Stan Rogers: Barrett's Privateers


Ontario-based but Maritimer-at-heart master of the sea shanty Stan Rogers has a whole catalog of songs about boats: boats that got wrecked, boats that were beset by pirates, boats that were their captains' folly, and more. Most come across as true mythologies; a good number, in fact, are based enough on true events to have fit our previous theme on History, too.

But Barrett's Privateers is the one which all true folkies know how to sing: just step into the right crowd, bellow "Oh the year was seventeen seventy eight", and you'll get a gleeful shout in three part harmony in return. It's a great feeling, the heart of folk-as-community, to be a part of such a joyous singalong. I've sung it on long car rides, in Unitarian churches, and -- most recently -- in a crowd full of slightly odd hippie-types at a CD release party for one of my favorite folk trios; for a while, "the sherbet song" was my daughter's favorite car cassette, most likely because of how heartily we all sang along when it came to this track. Personally, I've got the bass part covered, but I can do Stan's own baritone in a pinch, and can teach any alto the tenor part if she asks just right.

Rumor has it that Rogers, who died tragically at age 33 in an airplane fire, wrote this one because he was sick of not being able to sing lead on his own songs. Can you hear how happy he sounds to be singing, in this live version from posthumous release Home in Halifax? And the crowd goes wild, too.

Afterword, and bonus tracks: Barrett's Privateers is set as a true shipman's work song -- sans instrumentation, with a hearty bellow that bespeaks rope-hauling and teamwork in its every whoop and holler. But if this is your first taste of the music of Stan Rogers, know that he is often cited as a dominant force in contemporary Canadian folk music; as such, we'd be remiss in not including at least one more shipsong from his catalog, just so can you can hear what he sounds like with full traditional Canadian folk instrumentation: the fiddle, the fast guitar strum, the driving bass undertone.

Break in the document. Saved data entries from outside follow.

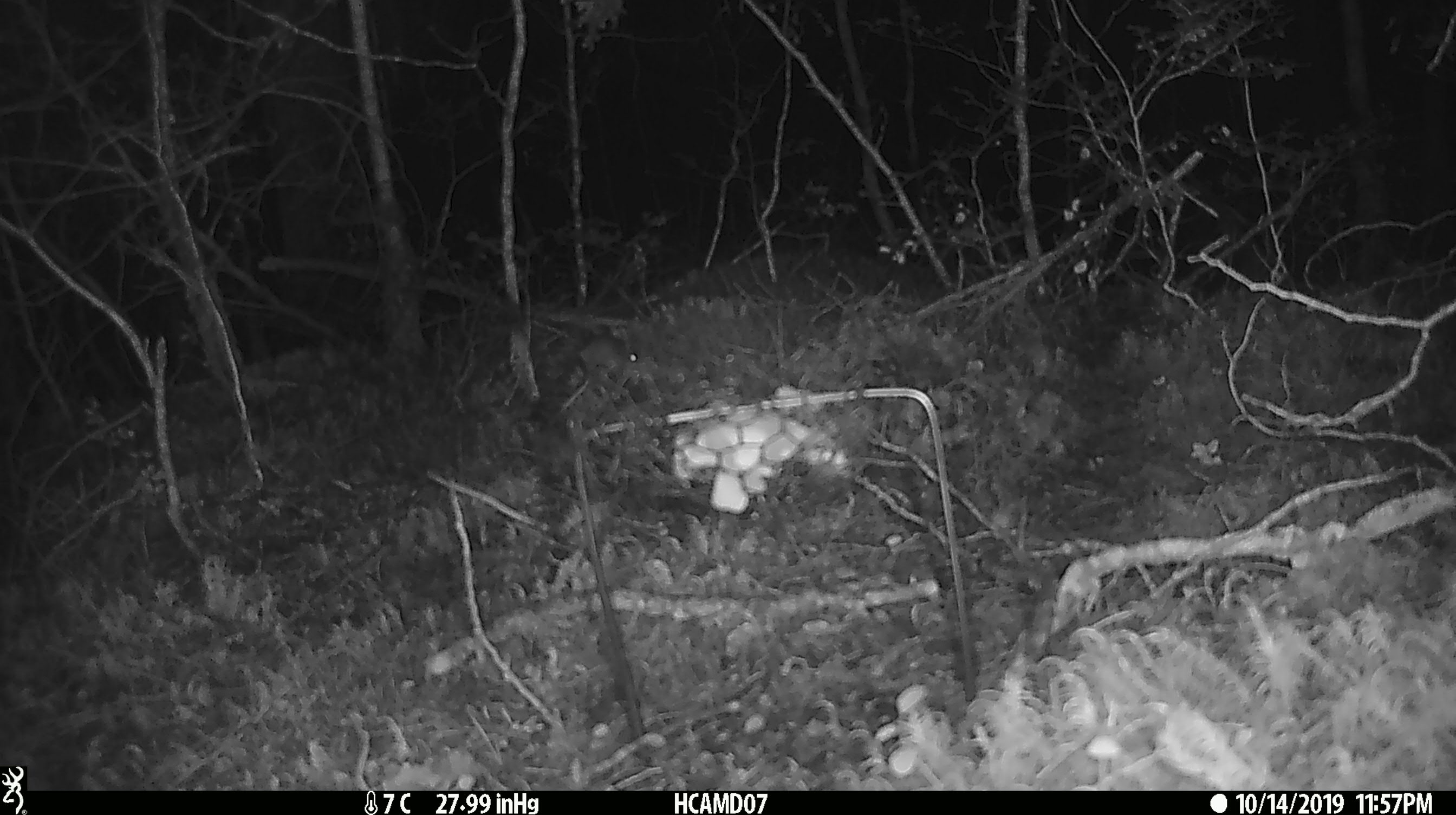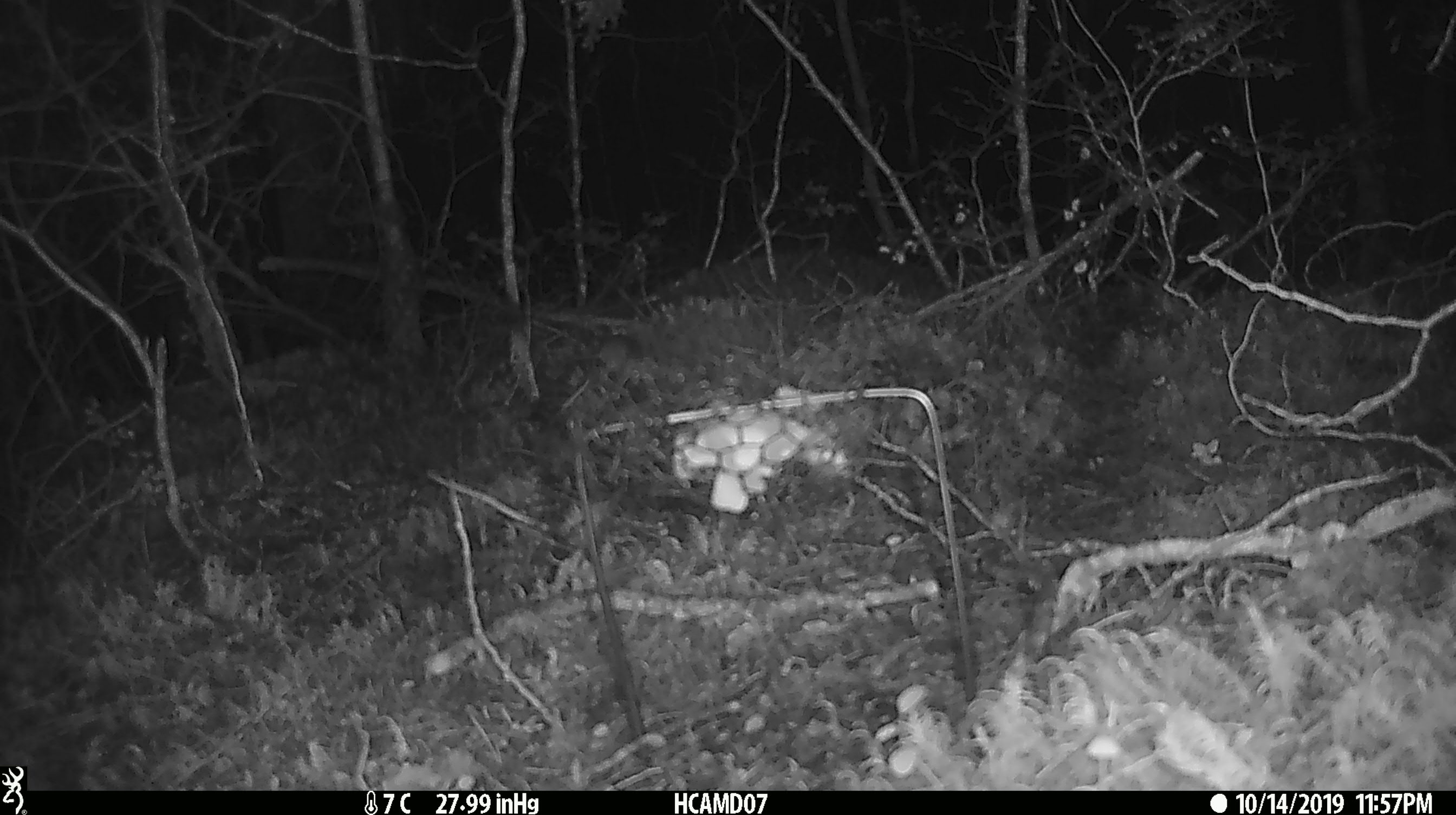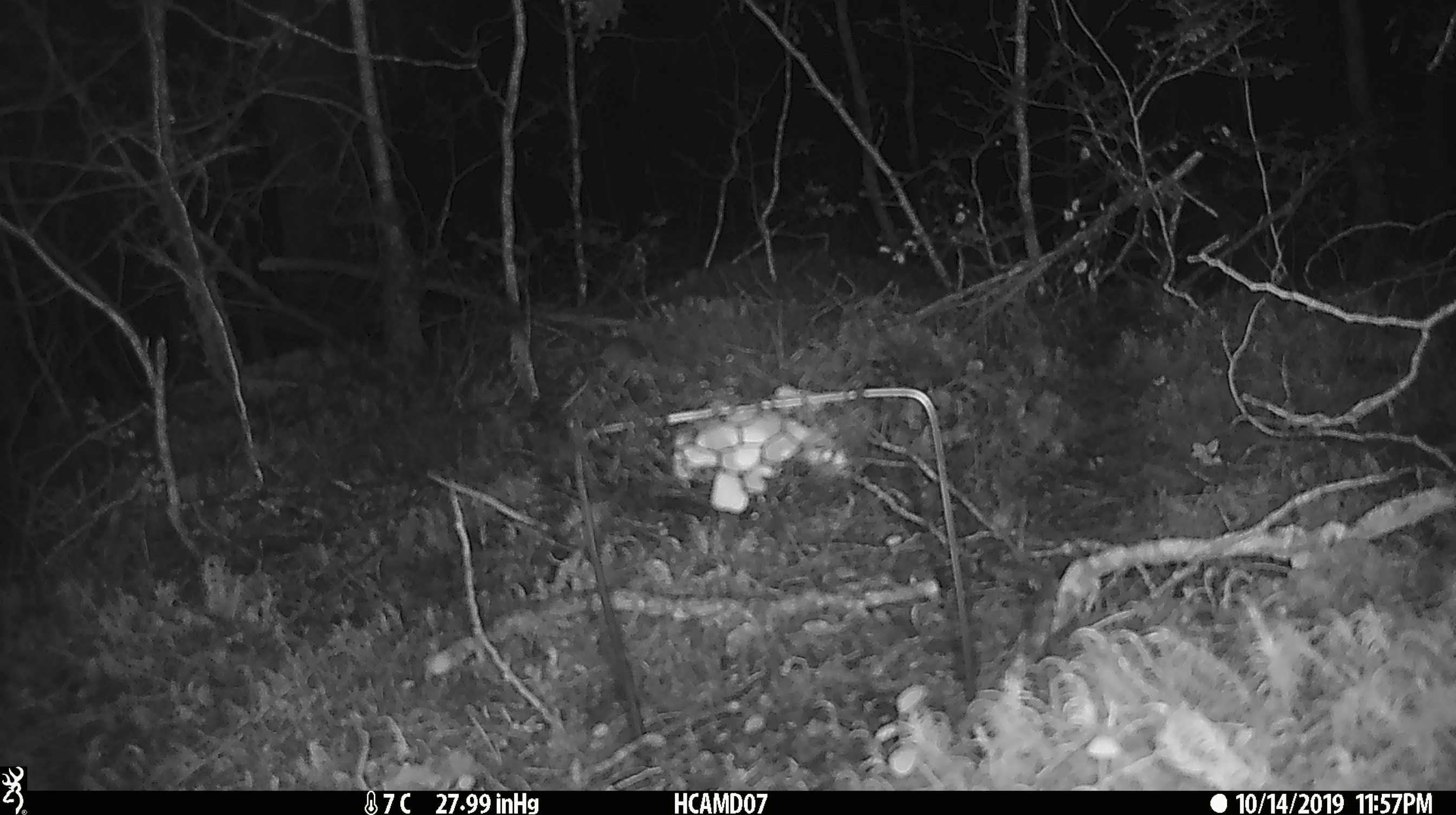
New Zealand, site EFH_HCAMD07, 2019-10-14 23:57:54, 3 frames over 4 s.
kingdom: Animalia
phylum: Chordata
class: Mammalia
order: Rodentia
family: Muridae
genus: Mus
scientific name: Mus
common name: mouse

Here's that taste: another live cut from Home in Halifax, plus a much more bittersweet song about the benefits of staying home instead of seafaring, as covered by another one of my favorite male singer-songwriters, John Gorka.

Stan Rogers: The Mary Ellen Carter

John Gorka: The Lock Keeper


Anonymous said...

relative of stans, garnett rogers is also an accomplished singer songwriter

Cuidado said...

Garnet is his brother and played in his band.